• [WHAT IS NEEDED] Return exactly, and only, the lines from the line containing "phylum: Chordata" through the final line of the records below, both included.
-=-=-
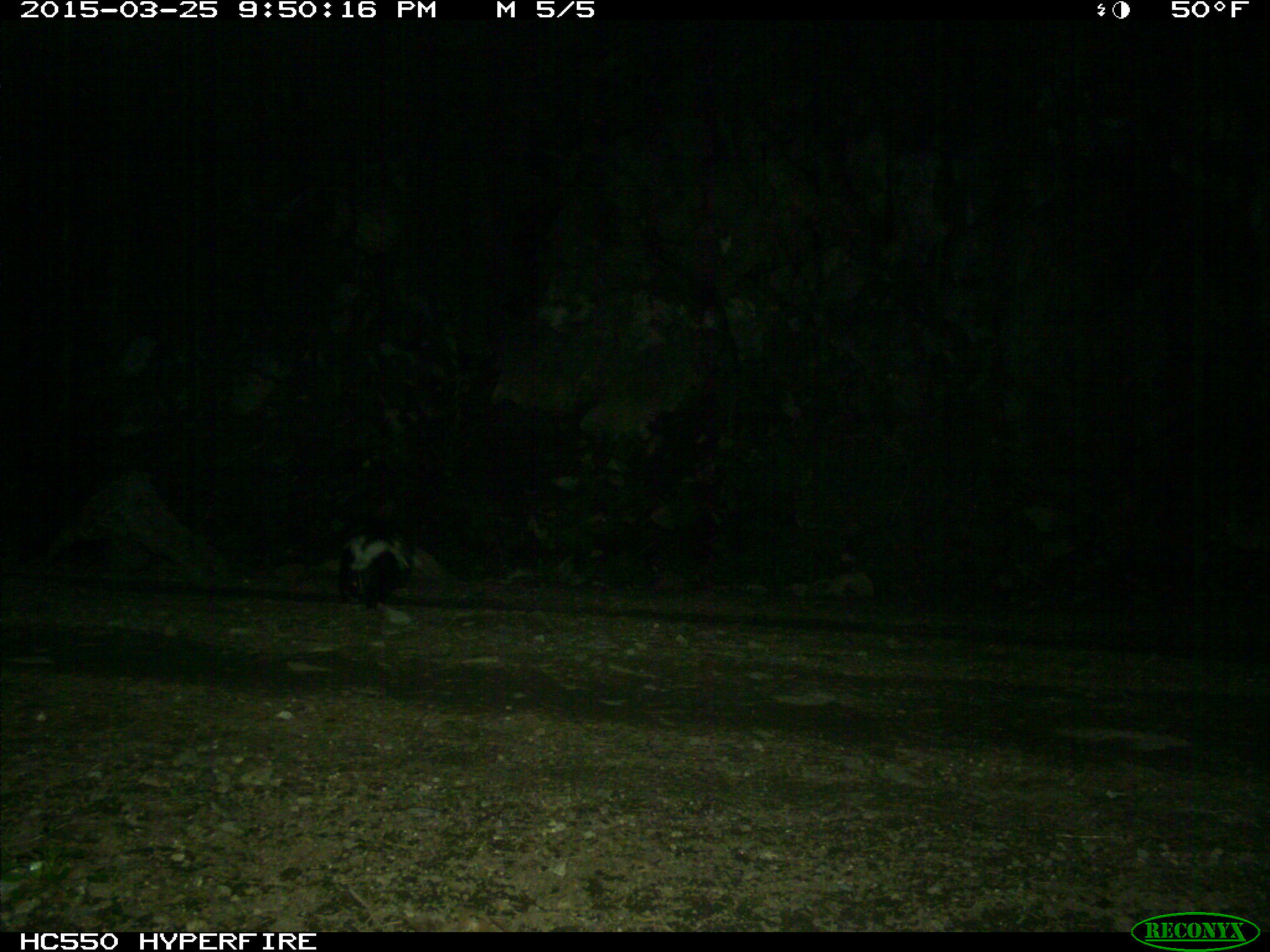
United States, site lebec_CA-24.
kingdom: Animalia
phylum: Chordata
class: Mammalia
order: Carnivora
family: Mephitidae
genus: Mephitis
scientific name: Mephitis mephitis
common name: striped skunk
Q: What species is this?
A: Mephitis mephitis (striped skunk).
-=-=-
• [TASK RESULT]
phylum: Chordata
class: Mammalia
order: Carnivora
family: Mephitidae
genus: Mephitis
scientific name: Mephitis mephitis
common name: striped skunk
Q: What species is this?
A: Mephitis mephitis (striped skunk).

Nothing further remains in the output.